### WRITTEN PROBLEM
Quote the stretch of data below from the line containing "Taking a look" through the line containing "69188 millimetres", both included, character for character.

>> START TASK DATA

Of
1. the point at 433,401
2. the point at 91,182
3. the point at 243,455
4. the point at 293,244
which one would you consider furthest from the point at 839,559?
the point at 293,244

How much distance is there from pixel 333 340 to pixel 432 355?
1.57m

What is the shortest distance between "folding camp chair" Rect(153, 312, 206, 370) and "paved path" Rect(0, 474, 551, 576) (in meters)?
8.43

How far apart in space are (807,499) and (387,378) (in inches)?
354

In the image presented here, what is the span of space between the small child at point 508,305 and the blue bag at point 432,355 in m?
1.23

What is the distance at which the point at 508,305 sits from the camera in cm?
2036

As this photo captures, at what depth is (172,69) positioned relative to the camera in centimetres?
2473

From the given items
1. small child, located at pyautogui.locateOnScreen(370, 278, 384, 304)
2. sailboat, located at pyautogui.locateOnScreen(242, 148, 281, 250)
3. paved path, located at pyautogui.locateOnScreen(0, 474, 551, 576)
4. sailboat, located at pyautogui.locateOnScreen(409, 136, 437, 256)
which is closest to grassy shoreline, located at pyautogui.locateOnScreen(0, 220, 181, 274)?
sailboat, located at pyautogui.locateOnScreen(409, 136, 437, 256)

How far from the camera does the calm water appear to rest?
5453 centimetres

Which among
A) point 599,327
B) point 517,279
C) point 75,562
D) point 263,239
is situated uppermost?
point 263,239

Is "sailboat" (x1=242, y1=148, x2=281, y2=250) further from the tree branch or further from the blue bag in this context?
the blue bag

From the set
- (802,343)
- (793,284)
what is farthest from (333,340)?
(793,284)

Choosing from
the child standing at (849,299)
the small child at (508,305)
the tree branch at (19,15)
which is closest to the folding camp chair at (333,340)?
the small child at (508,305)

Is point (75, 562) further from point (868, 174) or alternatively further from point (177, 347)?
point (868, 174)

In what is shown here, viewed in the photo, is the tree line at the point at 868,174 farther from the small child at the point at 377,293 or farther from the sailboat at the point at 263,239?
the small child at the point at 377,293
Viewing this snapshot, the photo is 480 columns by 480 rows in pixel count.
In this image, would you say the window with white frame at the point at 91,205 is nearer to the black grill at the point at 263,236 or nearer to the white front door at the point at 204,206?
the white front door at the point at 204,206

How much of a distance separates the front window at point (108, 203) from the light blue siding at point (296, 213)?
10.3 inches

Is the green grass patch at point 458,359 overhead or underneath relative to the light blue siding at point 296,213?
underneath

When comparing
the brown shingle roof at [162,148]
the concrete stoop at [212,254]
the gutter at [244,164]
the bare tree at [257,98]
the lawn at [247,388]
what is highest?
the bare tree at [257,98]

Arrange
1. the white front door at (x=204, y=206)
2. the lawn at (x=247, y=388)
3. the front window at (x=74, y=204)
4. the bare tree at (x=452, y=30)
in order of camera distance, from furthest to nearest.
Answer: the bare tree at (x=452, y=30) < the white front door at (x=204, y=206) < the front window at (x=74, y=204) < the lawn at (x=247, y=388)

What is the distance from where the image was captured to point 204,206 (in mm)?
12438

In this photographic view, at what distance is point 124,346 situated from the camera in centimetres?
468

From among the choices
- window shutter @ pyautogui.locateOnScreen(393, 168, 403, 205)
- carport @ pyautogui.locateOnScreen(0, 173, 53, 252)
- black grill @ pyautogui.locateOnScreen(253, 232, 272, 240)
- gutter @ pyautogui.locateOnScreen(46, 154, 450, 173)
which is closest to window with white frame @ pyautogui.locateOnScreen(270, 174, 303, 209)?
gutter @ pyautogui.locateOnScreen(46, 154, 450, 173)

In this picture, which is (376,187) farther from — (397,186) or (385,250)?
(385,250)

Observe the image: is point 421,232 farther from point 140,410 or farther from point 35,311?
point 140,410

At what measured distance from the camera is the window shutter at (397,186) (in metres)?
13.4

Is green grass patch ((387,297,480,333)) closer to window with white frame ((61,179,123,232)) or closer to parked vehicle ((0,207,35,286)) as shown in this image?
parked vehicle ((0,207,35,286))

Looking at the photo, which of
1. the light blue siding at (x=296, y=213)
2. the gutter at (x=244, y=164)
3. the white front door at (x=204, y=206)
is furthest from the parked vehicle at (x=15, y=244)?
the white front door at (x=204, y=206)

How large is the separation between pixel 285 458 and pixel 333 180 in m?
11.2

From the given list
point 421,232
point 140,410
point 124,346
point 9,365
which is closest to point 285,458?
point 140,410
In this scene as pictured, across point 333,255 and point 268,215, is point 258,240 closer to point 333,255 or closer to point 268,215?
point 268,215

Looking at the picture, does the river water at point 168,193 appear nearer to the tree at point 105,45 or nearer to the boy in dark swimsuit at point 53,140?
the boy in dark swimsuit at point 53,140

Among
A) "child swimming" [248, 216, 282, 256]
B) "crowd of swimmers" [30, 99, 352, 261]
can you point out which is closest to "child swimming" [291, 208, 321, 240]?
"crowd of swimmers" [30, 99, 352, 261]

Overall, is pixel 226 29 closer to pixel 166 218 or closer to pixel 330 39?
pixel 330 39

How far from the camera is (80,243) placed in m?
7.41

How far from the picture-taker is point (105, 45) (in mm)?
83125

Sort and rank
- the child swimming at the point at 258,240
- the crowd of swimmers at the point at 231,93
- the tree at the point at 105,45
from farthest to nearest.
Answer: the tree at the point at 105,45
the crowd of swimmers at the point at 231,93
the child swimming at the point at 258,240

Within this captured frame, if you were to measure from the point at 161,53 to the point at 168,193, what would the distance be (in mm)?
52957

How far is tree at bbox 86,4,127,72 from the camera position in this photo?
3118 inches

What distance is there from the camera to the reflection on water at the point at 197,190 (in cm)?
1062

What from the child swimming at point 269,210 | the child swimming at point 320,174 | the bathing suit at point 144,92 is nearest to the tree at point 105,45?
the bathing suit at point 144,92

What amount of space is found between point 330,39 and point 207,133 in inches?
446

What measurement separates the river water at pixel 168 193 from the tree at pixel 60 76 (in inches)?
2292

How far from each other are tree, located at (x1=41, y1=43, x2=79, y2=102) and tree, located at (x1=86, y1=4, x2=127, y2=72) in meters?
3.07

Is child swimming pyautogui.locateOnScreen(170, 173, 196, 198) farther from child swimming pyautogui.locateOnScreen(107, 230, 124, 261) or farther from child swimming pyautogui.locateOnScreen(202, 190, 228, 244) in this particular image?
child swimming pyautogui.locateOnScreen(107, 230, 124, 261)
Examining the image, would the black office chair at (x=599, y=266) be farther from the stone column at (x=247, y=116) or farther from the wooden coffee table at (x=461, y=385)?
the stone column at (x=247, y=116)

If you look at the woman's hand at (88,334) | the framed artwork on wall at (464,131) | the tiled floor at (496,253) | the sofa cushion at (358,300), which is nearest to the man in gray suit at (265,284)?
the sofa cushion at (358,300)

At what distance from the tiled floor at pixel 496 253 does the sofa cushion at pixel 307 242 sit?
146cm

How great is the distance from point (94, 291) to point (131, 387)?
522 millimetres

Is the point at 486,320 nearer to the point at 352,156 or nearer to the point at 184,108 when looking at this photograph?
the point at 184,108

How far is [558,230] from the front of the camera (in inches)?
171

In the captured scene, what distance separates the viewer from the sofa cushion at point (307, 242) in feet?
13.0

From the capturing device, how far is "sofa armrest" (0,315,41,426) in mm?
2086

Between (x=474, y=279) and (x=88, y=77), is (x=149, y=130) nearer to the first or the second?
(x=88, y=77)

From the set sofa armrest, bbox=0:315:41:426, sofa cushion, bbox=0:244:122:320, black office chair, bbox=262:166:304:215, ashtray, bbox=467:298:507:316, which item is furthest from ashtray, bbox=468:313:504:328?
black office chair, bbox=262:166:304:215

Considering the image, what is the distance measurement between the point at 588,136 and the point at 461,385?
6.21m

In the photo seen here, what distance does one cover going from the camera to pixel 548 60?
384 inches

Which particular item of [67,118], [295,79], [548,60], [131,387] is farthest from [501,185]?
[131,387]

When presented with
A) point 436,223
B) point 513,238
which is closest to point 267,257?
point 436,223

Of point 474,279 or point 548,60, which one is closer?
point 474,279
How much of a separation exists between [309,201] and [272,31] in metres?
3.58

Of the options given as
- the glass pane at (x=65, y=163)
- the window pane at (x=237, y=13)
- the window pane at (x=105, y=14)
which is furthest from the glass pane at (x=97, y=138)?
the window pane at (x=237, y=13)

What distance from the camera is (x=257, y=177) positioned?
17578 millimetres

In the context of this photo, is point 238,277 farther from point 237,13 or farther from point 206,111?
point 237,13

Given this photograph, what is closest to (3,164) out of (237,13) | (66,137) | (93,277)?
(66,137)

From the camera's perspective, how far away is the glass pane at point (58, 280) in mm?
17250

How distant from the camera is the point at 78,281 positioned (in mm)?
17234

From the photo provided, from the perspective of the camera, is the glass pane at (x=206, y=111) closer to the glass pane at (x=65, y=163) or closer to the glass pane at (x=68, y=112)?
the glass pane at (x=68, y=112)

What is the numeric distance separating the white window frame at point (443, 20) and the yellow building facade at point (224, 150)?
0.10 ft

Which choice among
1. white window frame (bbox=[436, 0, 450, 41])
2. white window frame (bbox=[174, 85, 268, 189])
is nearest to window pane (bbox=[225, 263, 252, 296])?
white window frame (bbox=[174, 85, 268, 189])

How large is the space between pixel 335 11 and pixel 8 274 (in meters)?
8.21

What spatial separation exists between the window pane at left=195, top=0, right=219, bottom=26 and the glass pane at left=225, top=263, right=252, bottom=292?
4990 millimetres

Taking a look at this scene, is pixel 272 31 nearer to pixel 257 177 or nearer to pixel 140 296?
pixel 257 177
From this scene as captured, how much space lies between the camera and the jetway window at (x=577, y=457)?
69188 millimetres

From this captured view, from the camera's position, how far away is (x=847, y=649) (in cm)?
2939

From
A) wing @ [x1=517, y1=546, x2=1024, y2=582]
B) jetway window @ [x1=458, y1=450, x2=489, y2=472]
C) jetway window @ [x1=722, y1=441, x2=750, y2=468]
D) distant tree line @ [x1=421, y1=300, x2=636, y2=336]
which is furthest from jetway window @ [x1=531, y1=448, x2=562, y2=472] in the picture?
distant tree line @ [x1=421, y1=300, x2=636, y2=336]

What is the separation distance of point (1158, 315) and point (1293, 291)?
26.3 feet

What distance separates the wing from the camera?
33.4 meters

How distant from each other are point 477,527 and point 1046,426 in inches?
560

>> END TASK DATA

### TASK ANSWER
Taking a look at this scene, is pixel 272 31 nearer to pixel 257 177 or nearer to pixel 140 296?
pixel 257 177
From this scene as captured, how much space lies between the camera and the jetway window at (x=577, y=457)?
69188 millimetres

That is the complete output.